Take care of your image. This speech allowed her to work on her image. Great speakers always think about their image and the effect it will have on the audience. Clothing and gestures were put at the service of her message and aimed to support it, not distract us from it. Kamala Harris chose the blue present in the American flag and also the color of her party. The jacket rather than the dress also evoked her image as vice president and also as a prosecutor.
Adapt to your audience. These speakers also know how to adapt to their audience. Before speaking, they learn about the values, ideals and interests of their audience. This allows them to draw on these elements in order to construct a speech that will touch this audience. Kamala Harris, in her acceptance speech as a Democratic representative, knew how to thrill her audience by drawing on themes dear to Americans, such as freedom, the key role of her mother and her education in her life, the family being central in the United States.
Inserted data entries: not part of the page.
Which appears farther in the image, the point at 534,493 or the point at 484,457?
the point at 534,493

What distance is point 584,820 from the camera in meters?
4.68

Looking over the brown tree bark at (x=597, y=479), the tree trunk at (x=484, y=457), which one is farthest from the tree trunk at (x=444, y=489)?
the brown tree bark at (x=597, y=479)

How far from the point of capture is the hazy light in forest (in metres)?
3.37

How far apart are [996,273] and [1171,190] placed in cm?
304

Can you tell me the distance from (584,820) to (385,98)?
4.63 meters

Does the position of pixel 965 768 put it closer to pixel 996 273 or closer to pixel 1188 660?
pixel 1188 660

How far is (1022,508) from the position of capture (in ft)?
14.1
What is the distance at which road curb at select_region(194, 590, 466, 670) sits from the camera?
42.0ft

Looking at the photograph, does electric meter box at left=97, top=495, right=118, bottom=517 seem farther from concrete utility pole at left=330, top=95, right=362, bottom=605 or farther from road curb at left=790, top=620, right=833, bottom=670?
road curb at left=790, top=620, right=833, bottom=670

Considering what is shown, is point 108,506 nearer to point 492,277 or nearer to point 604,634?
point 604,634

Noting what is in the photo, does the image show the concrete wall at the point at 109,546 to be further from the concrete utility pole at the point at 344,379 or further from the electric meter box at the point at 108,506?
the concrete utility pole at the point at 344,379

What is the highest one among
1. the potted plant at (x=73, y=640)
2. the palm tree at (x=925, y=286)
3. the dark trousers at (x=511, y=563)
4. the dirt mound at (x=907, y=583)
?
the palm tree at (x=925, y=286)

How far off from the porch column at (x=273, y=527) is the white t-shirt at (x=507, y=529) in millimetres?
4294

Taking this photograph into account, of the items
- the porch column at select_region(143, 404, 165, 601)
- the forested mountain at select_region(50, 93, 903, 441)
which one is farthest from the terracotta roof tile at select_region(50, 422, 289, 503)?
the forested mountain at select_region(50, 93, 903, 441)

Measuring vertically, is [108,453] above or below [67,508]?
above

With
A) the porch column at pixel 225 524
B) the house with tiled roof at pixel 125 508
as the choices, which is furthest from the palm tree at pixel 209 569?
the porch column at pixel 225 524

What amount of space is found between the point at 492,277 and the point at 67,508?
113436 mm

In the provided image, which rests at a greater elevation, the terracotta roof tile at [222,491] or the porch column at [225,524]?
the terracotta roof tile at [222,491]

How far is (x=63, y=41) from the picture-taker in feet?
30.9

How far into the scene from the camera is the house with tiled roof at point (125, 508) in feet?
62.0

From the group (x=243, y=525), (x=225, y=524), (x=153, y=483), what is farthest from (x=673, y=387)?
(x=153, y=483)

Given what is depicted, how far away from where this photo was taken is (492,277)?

Think about clips. In the context of the new digital rhetoric, it is necessary to be short, punchy, simple and embodied. This was the case for the speeches of these female politicians. They were built in segments of one minute and a half to three minutes. Sentences like “Trump and his millionaire friends who only work for themselves”, ” Kamala Harris for the people ” and the final ” from the courthouse to the White House » could easily be picked up in X-rated posts, Internet memes and media clips.
To practice. Jean-Luc Mongrain, an important figure in the Quebec media, in his work Speakwrote: “we are all communicative beings,” but “it remains that this natural disposition must be channeled, trained and shaped.” Great orators practice, over and over again. Their credo is: “twenty times on the loom you will put your work back on.” Even if they are great orators, they always take the time necessary to put their speech in their mouth and make it their own. Even if it is skillfully constructed, a speech must be rehearsed so that the speaker avoids searching for words or stammering.
After this great American mass, it is worth asking where are the great orators and great tribunes in Quebec and Canada. Who can make us dream? Who can give us hope through their words? It is clear that today’s politicians have abandoned rhetoric in favor of short sentences that they use as leitmotifs (e.g.: ” Axe the tax “, “It’s the immigrants’ fault”…).
Whether we are trying to convince an audience about small or big things, the manner of speaking will always be important; so let us take inspiration from these great ladies and reconnect with the art of rhetoric.